### [Request]
Copy the rows word for word, from the very first line through the line that contains "10.1 meters".

### [Extracted entries]
▶

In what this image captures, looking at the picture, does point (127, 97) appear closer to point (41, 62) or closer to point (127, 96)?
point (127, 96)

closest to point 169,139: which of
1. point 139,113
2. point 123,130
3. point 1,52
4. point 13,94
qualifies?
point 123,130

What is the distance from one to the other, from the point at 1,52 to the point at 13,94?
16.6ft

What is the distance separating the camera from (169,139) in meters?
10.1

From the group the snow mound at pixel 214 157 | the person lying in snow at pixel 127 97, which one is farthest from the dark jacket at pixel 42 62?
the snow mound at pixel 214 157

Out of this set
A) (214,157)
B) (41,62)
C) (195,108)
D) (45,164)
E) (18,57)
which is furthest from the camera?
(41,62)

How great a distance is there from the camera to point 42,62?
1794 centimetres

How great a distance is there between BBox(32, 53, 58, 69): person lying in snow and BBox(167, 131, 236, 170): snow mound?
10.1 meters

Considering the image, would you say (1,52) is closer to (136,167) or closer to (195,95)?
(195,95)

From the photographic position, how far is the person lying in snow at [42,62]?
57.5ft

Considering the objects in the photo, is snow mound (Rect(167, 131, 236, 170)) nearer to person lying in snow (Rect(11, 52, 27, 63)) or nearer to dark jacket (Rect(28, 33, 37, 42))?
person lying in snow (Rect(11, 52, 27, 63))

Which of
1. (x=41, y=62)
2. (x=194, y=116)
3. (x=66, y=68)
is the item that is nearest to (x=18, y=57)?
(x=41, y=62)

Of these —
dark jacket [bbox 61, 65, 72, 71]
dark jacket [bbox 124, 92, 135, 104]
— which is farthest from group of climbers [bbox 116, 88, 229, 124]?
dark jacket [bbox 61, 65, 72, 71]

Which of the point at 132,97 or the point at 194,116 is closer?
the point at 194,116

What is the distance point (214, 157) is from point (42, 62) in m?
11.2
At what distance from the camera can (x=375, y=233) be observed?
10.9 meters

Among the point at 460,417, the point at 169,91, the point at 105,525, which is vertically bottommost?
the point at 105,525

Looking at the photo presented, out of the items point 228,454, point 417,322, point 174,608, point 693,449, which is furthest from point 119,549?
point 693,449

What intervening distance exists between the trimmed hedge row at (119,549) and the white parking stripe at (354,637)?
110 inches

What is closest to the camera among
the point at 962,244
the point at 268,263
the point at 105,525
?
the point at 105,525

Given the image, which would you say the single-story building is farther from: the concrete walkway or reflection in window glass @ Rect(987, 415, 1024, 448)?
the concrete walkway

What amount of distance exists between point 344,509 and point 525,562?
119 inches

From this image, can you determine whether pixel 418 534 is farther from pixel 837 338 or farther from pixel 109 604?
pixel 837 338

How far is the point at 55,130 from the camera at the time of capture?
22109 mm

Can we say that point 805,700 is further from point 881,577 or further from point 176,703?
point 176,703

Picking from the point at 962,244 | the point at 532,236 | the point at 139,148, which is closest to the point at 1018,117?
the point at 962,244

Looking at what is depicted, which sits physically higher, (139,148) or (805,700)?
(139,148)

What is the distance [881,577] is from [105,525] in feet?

◀

### [Solution for this task]
In what this image captures, looking at the picture, does point (127, 97) appear closer to point (41, 62) or closer to point (127, 96)?
point (127, 96)

closest to point 169,139: which of
1. point 139,113
2. point 123,130
3. point 1,52
4. point 13,94
qualifies?
point 123,130

What is the distance from one to the other, from the point at 1,52 to the point at 13,94?
16.6ft

What is the distance separating the camera from (169,139) in meters?
10.1

From the group the snow mound at pixel 214 157 | the person lying in snow at pixel 127 97, which one is farthest from the dark jacket at pixel 42 62?
the snow mound at pixel 214 157

Out of this set
A) (214,157)
B) (41,62)
C) (195,108)
D) (45,164)
E) (18,57)
which is furthest from the camera?
(41,62)

How great a distance is there from the camera to point 42,62?
1794 centimetres

How great a distance is there between BBox(32, 53, 58, 69): person lying in snow and BBox(167, 131, 236, 170): snow mound?
10.1 meters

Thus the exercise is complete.